Records of scene-based questions
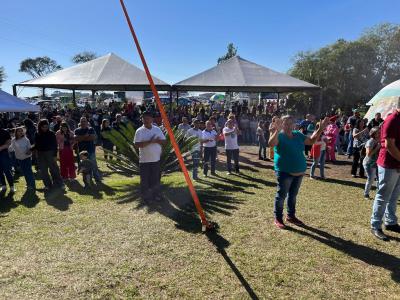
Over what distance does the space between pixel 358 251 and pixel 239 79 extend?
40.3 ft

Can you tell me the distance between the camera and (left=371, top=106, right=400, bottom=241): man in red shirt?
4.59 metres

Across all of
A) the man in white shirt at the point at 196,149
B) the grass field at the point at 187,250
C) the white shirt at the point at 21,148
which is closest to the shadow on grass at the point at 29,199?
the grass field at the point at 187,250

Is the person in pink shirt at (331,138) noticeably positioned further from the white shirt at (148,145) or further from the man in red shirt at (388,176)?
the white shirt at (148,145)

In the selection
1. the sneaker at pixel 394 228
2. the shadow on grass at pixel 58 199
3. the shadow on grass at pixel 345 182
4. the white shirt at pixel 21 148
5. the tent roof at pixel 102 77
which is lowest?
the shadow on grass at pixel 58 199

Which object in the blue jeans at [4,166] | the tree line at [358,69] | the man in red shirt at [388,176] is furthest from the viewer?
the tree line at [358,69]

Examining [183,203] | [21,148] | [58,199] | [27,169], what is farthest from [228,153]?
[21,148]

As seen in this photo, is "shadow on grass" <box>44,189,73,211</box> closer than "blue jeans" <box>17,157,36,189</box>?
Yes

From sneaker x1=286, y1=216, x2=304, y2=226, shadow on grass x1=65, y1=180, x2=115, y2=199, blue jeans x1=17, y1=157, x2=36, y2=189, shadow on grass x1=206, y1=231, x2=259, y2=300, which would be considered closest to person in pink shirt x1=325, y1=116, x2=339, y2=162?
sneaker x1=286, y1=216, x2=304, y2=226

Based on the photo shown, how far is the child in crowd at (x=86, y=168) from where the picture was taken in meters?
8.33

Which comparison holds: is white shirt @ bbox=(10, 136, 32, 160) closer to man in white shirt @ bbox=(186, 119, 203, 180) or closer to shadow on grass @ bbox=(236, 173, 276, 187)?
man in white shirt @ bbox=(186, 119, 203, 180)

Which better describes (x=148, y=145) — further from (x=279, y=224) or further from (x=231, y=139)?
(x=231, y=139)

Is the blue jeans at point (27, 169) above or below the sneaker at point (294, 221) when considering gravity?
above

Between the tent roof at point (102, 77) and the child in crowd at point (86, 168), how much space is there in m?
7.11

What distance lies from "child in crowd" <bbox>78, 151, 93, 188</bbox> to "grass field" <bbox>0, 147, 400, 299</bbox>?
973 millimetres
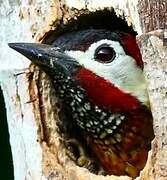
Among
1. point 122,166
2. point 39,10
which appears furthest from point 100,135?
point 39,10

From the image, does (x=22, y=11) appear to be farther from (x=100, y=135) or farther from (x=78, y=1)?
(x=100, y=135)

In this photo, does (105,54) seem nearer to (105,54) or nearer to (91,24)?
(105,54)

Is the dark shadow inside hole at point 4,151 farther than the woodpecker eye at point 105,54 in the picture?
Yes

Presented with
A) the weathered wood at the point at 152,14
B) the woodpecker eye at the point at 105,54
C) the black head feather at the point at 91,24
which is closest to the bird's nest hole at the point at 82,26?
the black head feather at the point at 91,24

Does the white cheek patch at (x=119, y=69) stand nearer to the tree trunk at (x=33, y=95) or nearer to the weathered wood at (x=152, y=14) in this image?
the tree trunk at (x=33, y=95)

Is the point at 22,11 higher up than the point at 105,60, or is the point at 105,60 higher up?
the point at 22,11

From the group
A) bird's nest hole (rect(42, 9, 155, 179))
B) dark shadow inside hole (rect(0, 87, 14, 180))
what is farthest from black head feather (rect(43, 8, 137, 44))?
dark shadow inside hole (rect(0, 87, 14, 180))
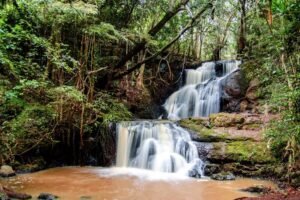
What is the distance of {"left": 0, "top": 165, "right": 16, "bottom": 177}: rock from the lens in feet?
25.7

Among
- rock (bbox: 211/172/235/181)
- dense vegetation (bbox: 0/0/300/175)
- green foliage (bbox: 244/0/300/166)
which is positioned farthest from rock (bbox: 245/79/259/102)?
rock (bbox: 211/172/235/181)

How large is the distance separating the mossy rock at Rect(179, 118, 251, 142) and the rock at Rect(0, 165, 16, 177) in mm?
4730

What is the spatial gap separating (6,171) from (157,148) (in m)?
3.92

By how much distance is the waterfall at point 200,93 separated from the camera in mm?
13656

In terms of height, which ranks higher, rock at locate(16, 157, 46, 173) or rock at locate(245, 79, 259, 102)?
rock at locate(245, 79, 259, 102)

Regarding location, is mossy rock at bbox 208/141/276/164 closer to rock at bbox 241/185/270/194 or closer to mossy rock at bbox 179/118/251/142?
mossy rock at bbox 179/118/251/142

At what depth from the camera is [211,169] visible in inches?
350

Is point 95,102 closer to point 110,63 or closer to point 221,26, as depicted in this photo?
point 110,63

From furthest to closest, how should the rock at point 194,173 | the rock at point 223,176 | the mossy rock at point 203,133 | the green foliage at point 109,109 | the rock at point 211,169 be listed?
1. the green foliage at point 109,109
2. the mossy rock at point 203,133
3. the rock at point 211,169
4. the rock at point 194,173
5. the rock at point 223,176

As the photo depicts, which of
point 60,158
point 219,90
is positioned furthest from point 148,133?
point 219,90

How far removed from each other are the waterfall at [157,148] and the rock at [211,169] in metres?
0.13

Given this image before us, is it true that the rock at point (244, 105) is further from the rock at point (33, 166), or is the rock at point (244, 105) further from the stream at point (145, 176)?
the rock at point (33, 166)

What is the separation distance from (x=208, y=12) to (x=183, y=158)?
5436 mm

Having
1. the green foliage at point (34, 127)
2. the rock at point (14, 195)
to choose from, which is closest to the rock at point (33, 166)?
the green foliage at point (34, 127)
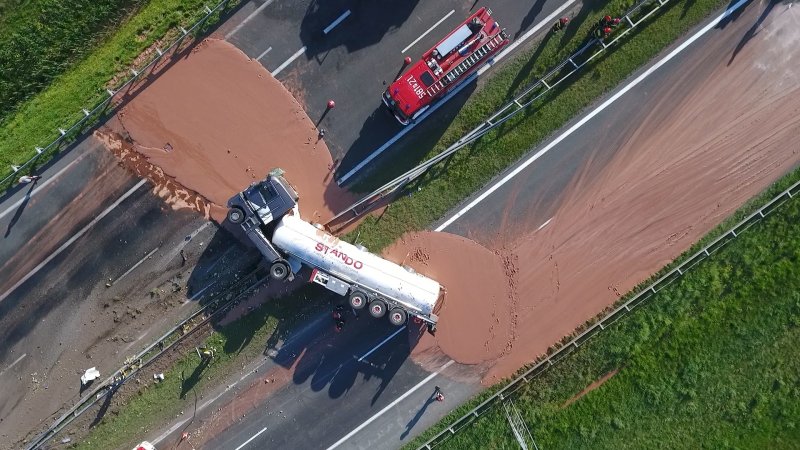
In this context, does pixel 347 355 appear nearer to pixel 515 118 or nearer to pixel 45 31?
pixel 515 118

== Problem statement ==
Recast the entries as a two-column CSV with the columns "query" and "answer", one row for each entry, putting each text and its answer in a single quoted field and turning line breaks into spaces. Begin at the line that has "At what depth" and stop after the line that has "5. the rock at point 223,176".

== Exercise answer ==
query,answer
"At what depth from the camera is [211,169] visible in inches?","350"
"Is point 95,102 closer to point 110,63 or closer to point 221,26, as depicted in this photo?","point 110,63"
"From furthest to closest, how should the rock at point 194,173 | the rock at point 223,176 | the mossy rock at point 203,133 | the green foliage at point 109,109 | the rock at point 211,169 be listed?","1. the green foliage at point 109,109 2. the mossy rock at point 203,133 3. the rock at point 211,169 4. the rock at point 194,173 5. the rock at point 223,176"